Dans un arrêt du 28 mars 2001 (cause C 355/00), le Tribunal fédéral des
assurances avait considéré à cet égard que, en refusant de mettre la société
dont il était l'administrateur unique en liquidation, malgré les injonctions de
la caisse de chômage, le recourant avait manifesté par actes concluants sa volonté
de maintenir l'entreprise en vie et de se réserver la possibilité d'en
poursuivre ou d'en reprendre dès que possible l'exploitation et qu'il n'était
ainsi pas établi au degré de la vraisemblance prépondérante qu'il avait
définitivement quitté l'entreprise en raison de la fermeture de celle-ci, ni
qu'il avait rompu tout lien avec la société. Les circonstances de cette affaire
étaient toutefois différentes du cas d'espèce dans la mesure où il n'était pas
démontré que la société avait cessé toute activité. On relèvera en outre que,
selon les explications fournies par le recourant, que le tribunal n'a pas de
raison de mettre en doute, l'absence de liquidation de la société s'explique
par le fait que celle-ci n'est pas en mesure de s'acquitter des frais engendrés
par une procédure de mise en liquidation dès lors qu'elle n'a plus de
liquidités.
3.
Vu
ce qui précède, le tribunal constate qu'il est établi au degré de preuve de la
vraisemblance prépondérante que l'entreprise qui a licencié le recourant avait
définitivement fermé à la fin de l'année 2004. Ce dernier avait par conséquent
droit à des indemnités de chômages à partir du 1er janvier 2005. Le
recours doit ainsi être admis, la décision attaquée annulée, et le dossier
retourné à la caisse afin qu'elle verse au recourant les indemnités auxquelles
il a droit depuis le 1er janvier 2005. Vu le sort du recours, la
caisse versera des dépens au recourant, qui a agi par l'intermédiaire d'un
mandataire professionnel. Le présent arrêt est en outre rendu sans frais.
Dispositif
Par ces motifs
le Tribunal administratif
arrête:
I.
Le recours est admis.
II.
Les décisions de la Caisse cantonale
de chômage des 31 mai et 25 septembre 2006 sont annulées et cette dernière est
invitée à verser à X.________ les indemnités chômage auxquelles il a droit à
partir du 1er janvier 2005.
III.
L'arrêt est rendu sans frais.
IV.
La Caisse cantonale de chômage est
débitrice de X.________ d'un montant de 1000 (mille) francs à titre de dépens.
Lausanne, le 19 mars 2007
Le
président:
Le présent
arrêt est communiqué aux destinataires de l'avis d'envoi ci-joint.

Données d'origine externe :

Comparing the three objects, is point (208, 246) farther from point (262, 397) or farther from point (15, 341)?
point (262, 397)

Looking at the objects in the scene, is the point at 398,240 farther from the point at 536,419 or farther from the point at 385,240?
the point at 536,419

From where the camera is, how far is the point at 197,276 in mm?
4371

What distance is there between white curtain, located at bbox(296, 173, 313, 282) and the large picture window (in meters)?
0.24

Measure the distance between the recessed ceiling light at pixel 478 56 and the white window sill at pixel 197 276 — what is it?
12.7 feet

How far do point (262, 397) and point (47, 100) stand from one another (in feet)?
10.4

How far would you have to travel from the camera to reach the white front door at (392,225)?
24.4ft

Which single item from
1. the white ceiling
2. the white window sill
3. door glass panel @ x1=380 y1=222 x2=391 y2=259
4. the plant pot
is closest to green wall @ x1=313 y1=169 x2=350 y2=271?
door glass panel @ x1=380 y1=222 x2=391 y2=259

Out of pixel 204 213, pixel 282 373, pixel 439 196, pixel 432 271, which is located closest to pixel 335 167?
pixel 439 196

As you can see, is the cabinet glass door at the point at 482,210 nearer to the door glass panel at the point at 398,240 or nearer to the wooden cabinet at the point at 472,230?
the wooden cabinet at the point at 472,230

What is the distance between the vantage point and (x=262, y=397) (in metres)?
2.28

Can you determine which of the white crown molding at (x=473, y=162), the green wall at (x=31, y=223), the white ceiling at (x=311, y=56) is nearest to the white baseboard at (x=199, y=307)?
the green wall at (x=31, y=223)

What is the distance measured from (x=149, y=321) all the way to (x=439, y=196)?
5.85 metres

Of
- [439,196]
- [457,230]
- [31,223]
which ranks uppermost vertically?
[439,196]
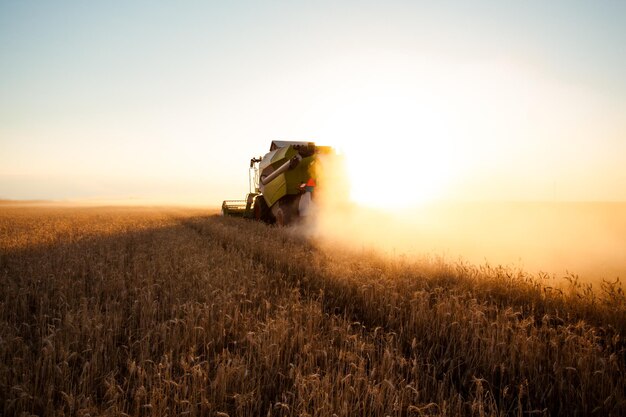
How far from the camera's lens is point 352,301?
546 centimetres

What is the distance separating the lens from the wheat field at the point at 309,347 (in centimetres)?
278

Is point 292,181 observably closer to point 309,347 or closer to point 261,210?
point 261,210

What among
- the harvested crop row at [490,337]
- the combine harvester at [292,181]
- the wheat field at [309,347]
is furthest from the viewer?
the combine harvester at [292,181]

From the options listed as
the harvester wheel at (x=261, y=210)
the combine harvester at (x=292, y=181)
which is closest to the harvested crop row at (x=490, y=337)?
the combine harvester at (x=292, y=181)

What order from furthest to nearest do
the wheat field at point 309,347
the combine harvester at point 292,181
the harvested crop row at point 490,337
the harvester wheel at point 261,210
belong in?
the harvester wheel at point 261,210 < the combine harvester at point 292,181 < the harvested crop row at point 490,337 < the wheat field at point 309,347

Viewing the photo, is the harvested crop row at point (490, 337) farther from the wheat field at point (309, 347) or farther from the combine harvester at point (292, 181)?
the combine harvester at point (292, 181)

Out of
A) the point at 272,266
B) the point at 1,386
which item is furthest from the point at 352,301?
the point at 1,386

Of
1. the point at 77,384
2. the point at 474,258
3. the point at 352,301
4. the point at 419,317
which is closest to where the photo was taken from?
the point at 77,384

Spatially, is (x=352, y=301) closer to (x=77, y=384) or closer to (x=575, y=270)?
(x=77, y=384)

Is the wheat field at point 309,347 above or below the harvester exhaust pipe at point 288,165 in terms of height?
below

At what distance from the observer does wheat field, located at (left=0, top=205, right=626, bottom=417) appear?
2777mm

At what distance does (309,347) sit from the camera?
351cm

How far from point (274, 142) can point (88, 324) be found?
14.6m

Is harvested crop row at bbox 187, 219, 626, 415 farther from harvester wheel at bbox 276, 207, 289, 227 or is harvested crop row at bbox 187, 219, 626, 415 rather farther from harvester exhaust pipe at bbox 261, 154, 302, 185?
harvester exhaust pipe at bbox 261, 154, 302, 185
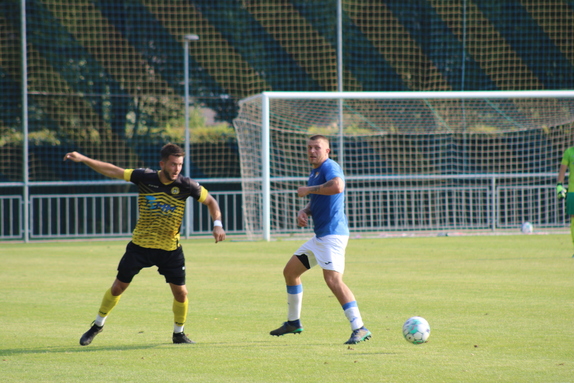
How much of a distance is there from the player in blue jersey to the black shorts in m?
1.01

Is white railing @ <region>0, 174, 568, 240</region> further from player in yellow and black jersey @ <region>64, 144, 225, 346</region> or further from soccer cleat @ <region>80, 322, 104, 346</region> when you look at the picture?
soccer cleat @ <region>80, 322, 104, 346</region>

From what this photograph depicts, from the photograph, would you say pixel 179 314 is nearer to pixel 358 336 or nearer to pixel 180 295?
pixel 180 295

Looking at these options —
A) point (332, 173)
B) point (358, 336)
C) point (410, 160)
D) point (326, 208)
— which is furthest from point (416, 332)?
point (410, 160)

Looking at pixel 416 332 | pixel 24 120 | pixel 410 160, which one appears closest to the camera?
pixel 416 332

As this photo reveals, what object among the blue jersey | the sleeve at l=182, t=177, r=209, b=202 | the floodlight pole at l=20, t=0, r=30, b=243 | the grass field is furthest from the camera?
the floodlight pole at l=20, t=0, r=30, b=243

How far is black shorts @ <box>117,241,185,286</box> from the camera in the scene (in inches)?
275

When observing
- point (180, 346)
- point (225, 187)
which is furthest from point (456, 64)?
point (180, 346)

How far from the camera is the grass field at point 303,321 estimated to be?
19.0 feet

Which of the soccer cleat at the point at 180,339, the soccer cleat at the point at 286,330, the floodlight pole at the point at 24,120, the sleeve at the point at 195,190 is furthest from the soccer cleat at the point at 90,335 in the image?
the floodlight pole at the point at 24,120

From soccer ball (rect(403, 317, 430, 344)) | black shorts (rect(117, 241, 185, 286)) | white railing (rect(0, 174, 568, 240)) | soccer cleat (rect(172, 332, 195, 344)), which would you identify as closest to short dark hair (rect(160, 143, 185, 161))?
black shorts (rect(117, 241, 185, 286))

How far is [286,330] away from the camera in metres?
7.23

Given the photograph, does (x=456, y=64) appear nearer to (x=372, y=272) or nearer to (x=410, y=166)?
(x=410, y=166)

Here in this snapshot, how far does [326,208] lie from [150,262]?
161 cm

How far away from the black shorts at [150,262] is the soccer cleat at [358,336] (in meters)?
1.57
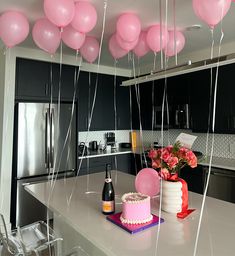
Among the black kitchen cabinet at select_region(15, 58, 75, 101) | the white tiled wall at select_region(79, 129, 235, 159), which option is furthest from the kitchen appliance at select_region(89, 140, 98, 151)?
the black kitchen cabinet at select_region(15, 58, 75, 101)

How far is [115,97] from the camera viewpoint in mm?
4117

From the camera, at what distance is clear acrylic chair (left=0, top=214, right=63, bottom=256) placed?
1.45m

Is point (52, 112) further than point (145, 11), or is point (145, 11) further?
point (52, 112)

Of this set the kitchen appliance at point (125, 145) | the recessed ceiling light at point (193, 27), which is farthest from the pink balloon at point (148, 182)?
the kitchen appliance at point (125, 145)

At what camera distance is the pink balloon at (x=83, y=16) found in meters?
1.70

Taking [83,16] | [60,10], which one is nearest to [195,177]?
[83,16]

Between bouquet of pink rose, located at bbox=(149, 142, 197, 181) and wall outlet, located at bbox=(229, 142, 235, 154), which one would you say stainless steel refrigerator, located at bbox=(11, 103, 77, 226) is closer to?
bouquet of pink rose, located at bbox=(149, 142, 197, 181)

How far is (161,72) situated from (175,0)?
64 centimetres

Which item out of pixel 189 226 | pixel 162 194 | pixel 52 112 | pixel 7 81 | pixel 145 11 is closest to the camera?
pixel 189 226

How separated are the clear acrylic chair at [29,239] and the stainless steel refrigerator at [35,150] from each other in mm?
993

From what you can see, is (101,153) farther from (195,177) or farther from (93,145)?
(195,177)

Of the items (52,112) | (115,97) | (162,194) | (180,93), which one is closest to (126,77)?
(115,97)

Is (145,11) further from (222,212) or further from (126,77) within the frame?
(126,77)

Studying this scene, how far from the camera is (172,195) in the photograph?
1.34 meters
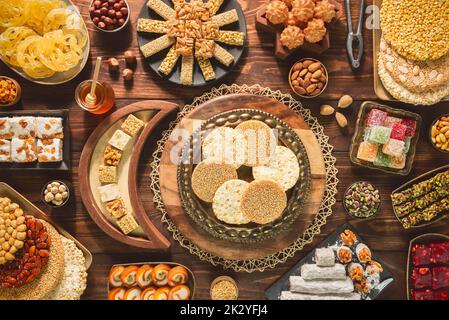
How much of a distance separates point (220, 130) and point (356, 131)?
1078 millimetres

Il peut faire l'objet, dans les trente
jours suivant sa notification, d'un recours au Tribunal féd¿al. Le recours en
matière de droit public s'exerce aux conditions des articles 82 ss de la loi du
17 juin 2005 sur le Tribunal fédéral (LTF - RS 173.110), le recours
constitutionnel subsidiaire à celles des articles 113 ss LTF. Le mémoire de
recours doit être rédigé dans une langue officielle, indiquer les conclusions,
les motifs et les moyens de preuve, et être signé. Les motifs doivent exposer
succinctement en quoi l’acte attaqué viole le droit. Les pièces invoquées comme
moyens de preuve doivent être jointes au mémoire, pour autant qu’elles soient
en mains de la partie; il en va de même de la décision attaquée.